# Which camera should I get?



## Stan193 (May 27, 2009)

I thought you people would be good to ask with all the amazing photos you manage to get.

my current camera is this, its 8.1 megapixels and 3x zoom.
Kodak M893IS Digital Camera - Black 2.7" LCD: Amazon.co.uk: Electronics

I was looking on amazon and this looks quite good but I dont know much about cameras, 14 megapixels, 30x zoom.

Fujifilm FinePix S4000 Digital Camera - 3-inch LCD: Amazon.co.uk: Electronics


----------



## fantapants (Jan 4, 2008)

I am a MASSIVE fan of the fuji cameras  I have the fine pix s1600 and i have had it for around 10 months. I find it does the job brilliantly for such a small amount of money compared to DSLRs. The macro and super macros functions are brilliant and i have taken some great pics of flowers and insects.........aswell as the reptiles. As you are looking at a better model i imagine that it would be even more adaptable.


----------



## Fionab (Mar 28, 2010)

thing is the only way you will find a benefit to more megapixels is if you are printing them huge, i still use a canon 30D as a back up camera and thats only got 6 MP with bridge cameras you run the risk of having noisey images by having too many MP on a smaller sensor.
you have to think about what your camera doesnt do for you, how have you outgrown it?
if you cant answer that then stick with what you have!


----------



## Stan193 (May 27, 2009)

Thanks for the advie, my cameras good for taking general photos so long as they're quite close but I get really poor pictures if its something a few feet away like wildlife. i took some photos at a wedding aweek ago and they were really poor even though I was only 10-15 feet away, it just looks like something taken with a phone camera

eg I took this weasel which was quite close (about 20 feet away i think)


----------



## KAA90 (Jun 28, 2011)

I have the perfect camera for you 

http://www.reptileforums.co.uk/forums/off-topic-classifieds/836907-sony-alpha-a350-14-2mp.html


----------



## vonnie (Aug 20, 2007)

I have a fuji too. For the money they're fantastic. I mainly take photos of flora and have been well impressed with the sharpness. I've had it over a year and not even investigated most of the modes and options.

Only issue I have had, and reading online I'm not alone, is getting the focus right on close to max zoom. Think it's a case of practise makes perfect tho .. it's getting easier.


----------



## wozza (Jan 20, 2012)

Have to agree with fionab I got a second hand Canon 30d a year ago as my 1st dslr off ebay from a reputable dealer for £200 and a tamron 70-300mm lense for 85, never looked back tbh.

the only advantage of 10 mp upwards is that if the composition of the picture is wrong you can crop out the background but composition isnt dificult to achieve, and why would you want so many poster prints in the cupboard any way ?

■ Exercise aim:
Can you rewrite the camera thread from "Only issue I" to "it's getting easier." so that "focus" becomes "exposure"?

■ Dataset extract:
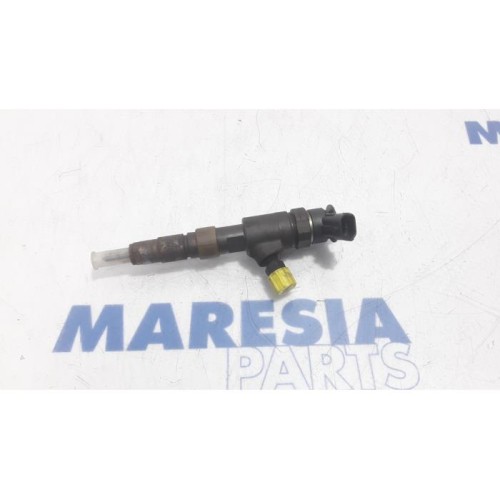 Peugeot - Expert - Injector (diesel)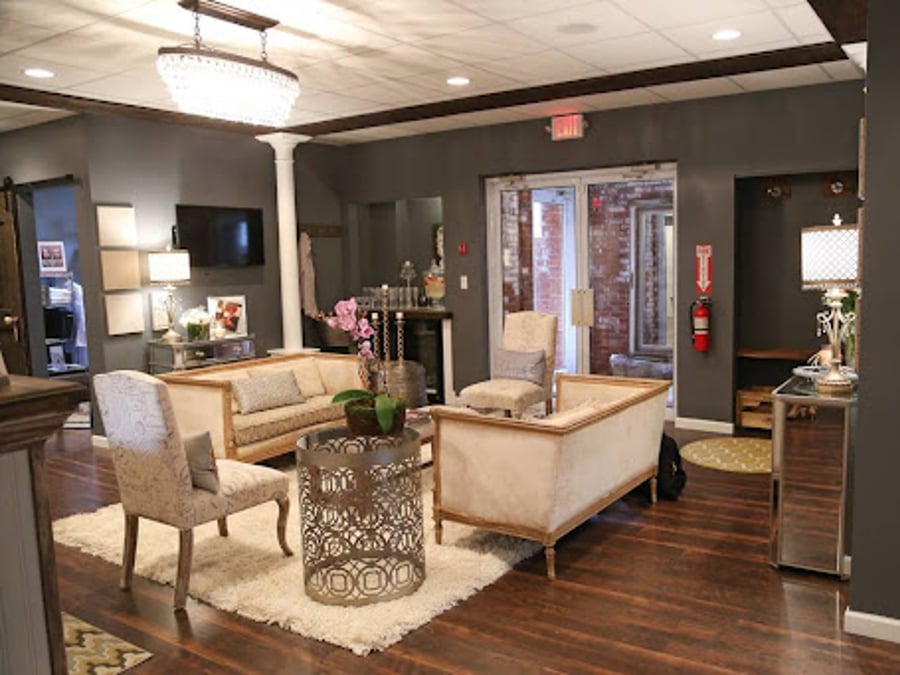 BeautyFix West Hartford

■ Response:
Only issue I have had, and reading online I'm not alone, is getting the exposure right on close to max zoom. Think it's a case of practise makes perfect tho .. it's getting easier.